Friday, August 01, 2008

Coincidence Theorists

I'm just after watching a program on TVOntario hosted by Steve Paikin, Conspiracy Anyone? Below is an e-mail message I just sent to TVO regarding this program and my opinions about how it handled its subject:

The premise of the TV show Conspiracy Anyone?, about conspiracy theories, was flawed at its base. The host operated from the idea that the official stories of great historical happenings, such as the JFK assassination and the 9/11 attacks, are true, and who are these nuts who believe otherwise.

Why did George W. Bush need 9/11? The U.S. public would never have supported an unprovoked war with Afghanistan. Nor would it have supported the war against Iraq -- and Iraq was absolutely tied to 9/11 by George W. Bush, Dick Cheney, Donald Rumsfeld, and the rest of that corrupt bunch. Also, look at Naomi Klein's Shock Doctrine. In moments of great trauma like 9/11, legislation like the PATRIOT Act are rammed through with no opposition. That never would have succeeded without 9/11. Nor would the Total Information Awareness network or George W. Bush's warrantless wiretapping of Americans. 9/11 occurred to give America a supposed enemy, it occurred so that constitutional rights could be suppressed, so that Guantanamo Bay could be turned into a concentration camp. 9/11 did just what the attack on Pearl Harbor did -- it brought America's focus to a fine point, a concentrated point of accepting war. If you look at who has benefited more from 9/11 -- George W. Bush or Osama bin Laden -- I think it's very safe to say that George W. Bush benefited greatly. Multimillionaire Osama is living in a cave somewhere. Also, the failing presidency of George W. Bush was buoyed immensely by 9/11. Look how the Republican Party moved the date of its 2004 national convention to very nearly September 11th. The Republican Party took on 9/11 like a celebration, wrapping themselves in the flag, drowning out dissent with the singing of patriotic songs.

There are more people questioning official stories these days because mass media rams these events down our throats. Also, there are people who have the time to ask the tough questions (bloggers and independent journalists, like Barry Zwicker -- regarding 9/11, for instance, why were some of the supposed hijackers said to have been aboard the planes that perpetrated the attacks found alive and well abroad, horrified that their names and pictures were on the FBI's widely disseminated picture line-up; the numerous people (firemen inside the buildings) the head custodian of the Twin Towers, heard bombs exploding in the building; the stand-down of the military; the insane coincidence of five sets of war games occurring on that day. Why aren't reporters asking these tough questions? Access. Look what happened to Helen Thomas in the White House press pool when she asked tough questions of George W. Bush. She was frozen out -- no longer seated up front and granted the first question any longer, but seated in the back and completely shunned. Thomas is a veritable institution in the media, so she could weather such retribution.
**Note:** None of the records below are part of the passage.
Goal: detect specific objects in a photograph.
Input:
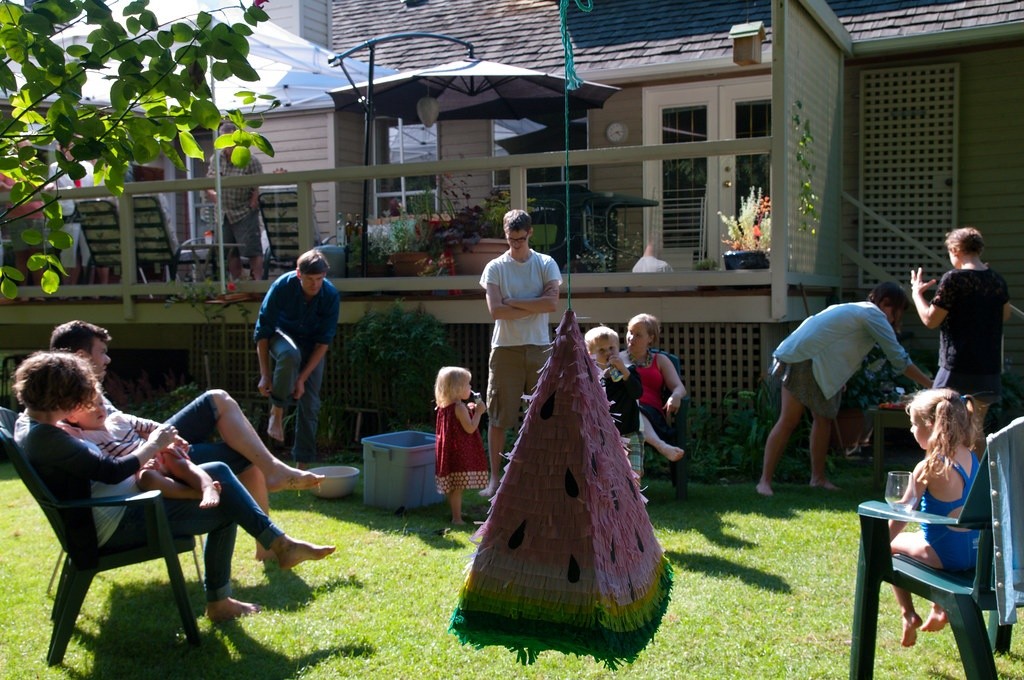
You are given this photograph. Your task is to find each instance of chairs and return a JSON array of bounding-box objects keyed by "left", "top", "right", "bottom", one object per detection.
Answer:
[
  {"left": 848, "top": 416, "right": 1024, "bottom": 680},
  {"left": 0, "top": 407, "right": 206, "bottom": 668},
  {"left": 254, "top": 192, "right": 320, "bottom": 281},
  {"left": 638, "top": 351, "right": 690, "bottom": 500},
  {"left": 76, "top": 196, "right": 174, "bottom": 300}
]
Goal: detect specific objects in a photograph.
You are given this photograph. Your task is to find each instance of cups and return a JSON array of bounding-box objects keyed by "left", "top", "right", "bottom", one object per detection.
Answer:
[
  {"left": 204, "top": 230, "right": 212, "bottom": 245},
  {"left": 885, "top": 470, "right": 918, "bottom": 513}
]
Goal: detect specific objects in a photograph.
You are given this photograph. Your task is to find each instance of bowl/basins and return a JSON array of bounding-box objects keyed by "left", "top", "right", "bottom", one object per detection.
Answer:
[{"left": 307, "top": 466, "right": 360, "bottom": 498}]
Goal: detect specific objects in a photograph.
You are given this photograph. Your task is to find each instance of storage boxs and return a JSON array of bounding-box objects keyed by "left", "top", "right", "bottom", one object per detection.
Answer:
[{"left": 361, "top": 431, "right": 446, "bottom": 510}]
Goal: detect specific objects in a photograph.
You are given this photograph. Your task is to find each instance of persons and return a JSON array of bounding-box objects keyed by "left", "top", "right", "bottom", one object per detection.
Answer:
[
  {"left": 62, "top": 384, "right": 220, "bottom": 507},
  {"left": 205, "top": 122, "right": 264, "bottom": 282},
  {"left": 0, "top": 137, "right": 180, "bottom": 286},
  {"left": 632, "top": 222, "right": 691, "bottom": 291},
  {"left": 910, "top": 227, "right": 1011, "bottom": 433},
  {"left": 432, "top": 366, "right": 486, "bottom": 525},
  {"left": 619, "top": 313, "right": 687, "bottom": 461},
  {"left": 478, "top": 210, "right": 563, "bottom": 497},
  {"left": 584, "top": 322, "right": 645, "bottom": 478},
  {"left": 10, "top": 347, "right": 335, "bottom": 619},
  {"left": 888, "top": 387, "right": 985, "bottom": 648},
  {"left": 51, "top": 320, "right": 325, "bottom": 561},
  {"left": 254, "top": 248, "right": 340, "bottom": 471},
  {"left": 755, "top": 282, "right": 935, "bottom": 497}
]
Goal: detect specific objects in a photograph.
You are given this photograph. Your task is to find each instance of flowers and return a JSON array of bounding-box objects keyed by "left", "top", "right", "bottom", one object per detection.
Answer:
[
  {"left": 714, "top": 186, "right": 771, "bottom": 253},
  {"left": 829, "top": 342, "right": 933, "bottom": 413},
  {"left": 441, "top": 175, "right": 531, "bottom": 248}
]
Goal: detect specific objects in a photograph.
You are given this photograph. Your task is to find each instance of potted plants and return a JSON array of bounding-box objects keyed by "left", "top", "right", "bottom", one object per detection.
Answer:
[{"left": 372, "top": 185, "right": 456, "bottom": 275}]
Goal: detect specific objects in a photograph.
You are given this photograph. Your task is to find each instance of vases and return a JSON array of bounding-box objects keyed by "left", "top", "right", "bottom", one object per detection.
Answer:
[
  {"left": 14, "top": 251, "right": 119, "bottom": 285},
  {"left": 830, "top": 406, "right": 877, "bottom": 453},
  {"left": 448, "top": 237, "right": 510, "bottom": 275},
  {"left": 721, "top": 251, "right": 766, "bottom": 271}
]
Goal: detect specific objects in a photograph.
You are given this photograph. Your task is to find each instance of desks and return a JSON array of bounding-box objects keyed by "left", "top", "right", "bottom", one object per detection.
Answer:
[
  {"left": 179, "top": 243, "right": 245, "bottom": 281},
  {"left": 874, "top": 403, "right": 914, "bottom": 484}
]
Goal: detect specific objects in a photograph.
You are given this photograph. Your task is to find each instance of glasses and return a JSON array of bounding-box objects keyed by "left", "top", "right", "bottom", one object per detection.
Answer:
[{"left": 507, "top": 232, "right": 528, "bottom": 243}]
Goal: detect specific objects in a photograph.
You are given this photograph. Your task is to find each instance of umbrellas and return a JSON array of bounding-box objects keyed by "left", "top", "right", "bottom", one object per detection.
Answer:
[
  {"left": 0, "top": 0, "right": 399, "bottom": 295},
  {"left": 324, "top": 58, "right": 622, "bottom": 214}
]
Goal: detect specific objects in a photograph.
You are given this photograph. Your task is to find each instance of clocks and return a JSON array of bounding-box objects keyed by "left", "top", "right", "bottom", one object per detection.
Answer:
[{"left": 606, "top": 122, "right": 628, "bottom": 145}]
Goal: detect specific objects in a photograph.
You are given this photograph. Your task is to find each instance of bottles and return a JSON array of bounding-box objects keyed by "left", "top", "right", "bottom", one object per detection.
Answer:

A lesser known reporter would have probably just lost his job. When Peter Jennings died, it was reported that he was worth $51 million. I posit that Peter Jennings had 51 million reasons not to ask the tough questions. He was extraordinarily successful taking the soft, scripted route, working for the Disney Corporation.

The Internet film Zeitgeist appeals to people because we have come to learn our institutions aren't trustworthy. The host of Conspiracy Anyone? operates from the premise that our institutions are beyond reproach and who are these crazy, marginalized people who'd question the honesty of corporate executives, clergy and greatest of all, politicians. Each institution has been proven time and again not only to be corrupt and self-interested, but often more so than anyone would have guessed or feared: the Gulf of Tonkin fantasy, the pedophile priest scandal, Enron, Worldcom, Tyco, Bear Stearns, Fannie Mae and Freddie Mac. Was cover-up and collusion involved in these cases? Yes. It's all proven, painfully proven in the public domain.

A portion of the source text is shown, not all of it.